Re: Bootstrap streaming issues

Did anyone run into similar issues?

On Thu, Sep 6, 2018 at 10:27 AM Jai Bheemsen Rao Dhanwada <jaibheemsen@xxxxxxxxx> wrote:
Here is the stacktrace from the failure, it looks like it's trying to gather all the columfamily metrics and going OOM. Is this just for the JMX metrics?

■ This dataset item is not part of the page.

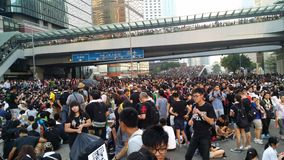 Protestors in Harcout road near Central Government Offi Occupy Admirlty 2014 Hong Kong protests Umbrella Revolution Occupy Central Stock Photos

ERROR [MessagingService-Incoming-/] 2018-09-06 15:43:19,280 CassandraDaemon.java:231 - Exception in thread Thread[MessagingService-Incoming-/x.x.x.x,5,main]
java.lang.OutOfMemoryError: Java heap space
        at java.io.DataInputStream.<init>(DataInputStream.java:58) ~[na:1.8.0_151]
        at org.apache.cassandra.net.IncomingTcpConnection.receiveMessages(IncomingTcpConnection.java:139) ~[apache-cassandra-2.1.16.jar:2.1.16]
        at org.apache.cassandra.net.IncomingTcpConnection.run(IncomingTcpConnection.java:88) ~[apache-cassandra-2.1.16.jar:2.1.16]
ERROR [InternalResponseStage:1] 2018-09-06 15:43:19,281 CassandraDaemon.java:231 - Exception in thread Thread[InternalResponseStage:1,5,main]
java.lang.OutOfMemoryError: Java heap space
        at org.apache.cassandra.metrics.ColumnFamilyMetrics$AllColumnFamilyMetricNameFactory.createMetricName(ColumnFamilyMetrics.java:784) ~[apache-cassandra-2.1.16.jar:2.1.16]
        at org.apache.cassandra.metrics.ColumnFamilyMetrics.createColumnFamilyHistogram(ColumnFamilyMetrics.java:716) ~[apache-cassandra-2.1.16.jar:2.1.16]
        at org.apache.cassandra.metrics.ColumnFamilyMetrics.<init>(ColumnFamilyMetrics.java:597) ~[apache-cassandra-2.1.16.jar:2.1.16]
        at org.apache.cassandra.db.ColumnFamilyStore.<init>(ColumnFamilyStore.java:361) ~[apache-cassandra-2.1.16.jar:2.1.16]
        at org.apache.cassandra.db.ColumnFamilyStore.createColumnFamilyStore(ColumnFamilyStore.java:527) ~[apache-cassandra-2.1.16.jar:2.1.16]
        at org.apache.cassandra.db.ColumnFamilyStore.createColumnFamilyStore(ColumnFamilyStore.java:498) ~[apache-cassandra-2.1.16.jar:2.1.16]
        at org.apache.cassandra.db.Keyspace.initCf(Keyspace.java:335) ~[apache-cassandra-2.1.16.jar:2.1.16]
        at org.apache.cassandra.db.DefsTables.addColumnFamily(DefsTables.java:385) ~[apache-cassandra-2.1.16.jar:2.1.16]
        at org.apache.cassandra.db.DefsTables.mergeColumnFamilies(DefsTables.java:293) ~[apache-cassandra-2.1.16.jar:2.1.16]
        at org.apache.cassandra.db.DefsTables.mergeSchemaInternal(DefsTables.java:194) ~[apache-cassandra-2.1.16.jar:2.1.16]
        at org.apache.cassandra.db.DefsTables.mergeSchema(DefsTables.java:166) ~[apache-cassandra-2.1.16.jar:2.1.16]
        at org.apache.cassandra.service.MigrationTask$1.response(MigrationTask.java:75) ~[apache-cassandra-2.1.16.jar:2.1.16]
        at org.apache.cassandra.net.ResponseVerbHandler.doVerb(ResponseVerbHandler.java:54) ~[apache-cassandra-2.1.16.jar:2.1.16]
        at org.apache.cassandra.net.MessageDeliveryTask.run(MessageDeliveryTask.java:64) ~[apache-cassandra-2.1.16.jar:2.1.16]
        at java.util.concurrent.ThreadPoolExecutor.runWorker(ThreadPoolExecutor.java:1149) ~[na:1.8.0_151]
        at java.util.concurrent.ThreadPoolExecutor$Worker.run(ThreadPoolExecutor.java:624) ~[na:1.8.0_151]
        at java.lang.Thread.run(Thread.java:748) ~[na:1.8.0_151]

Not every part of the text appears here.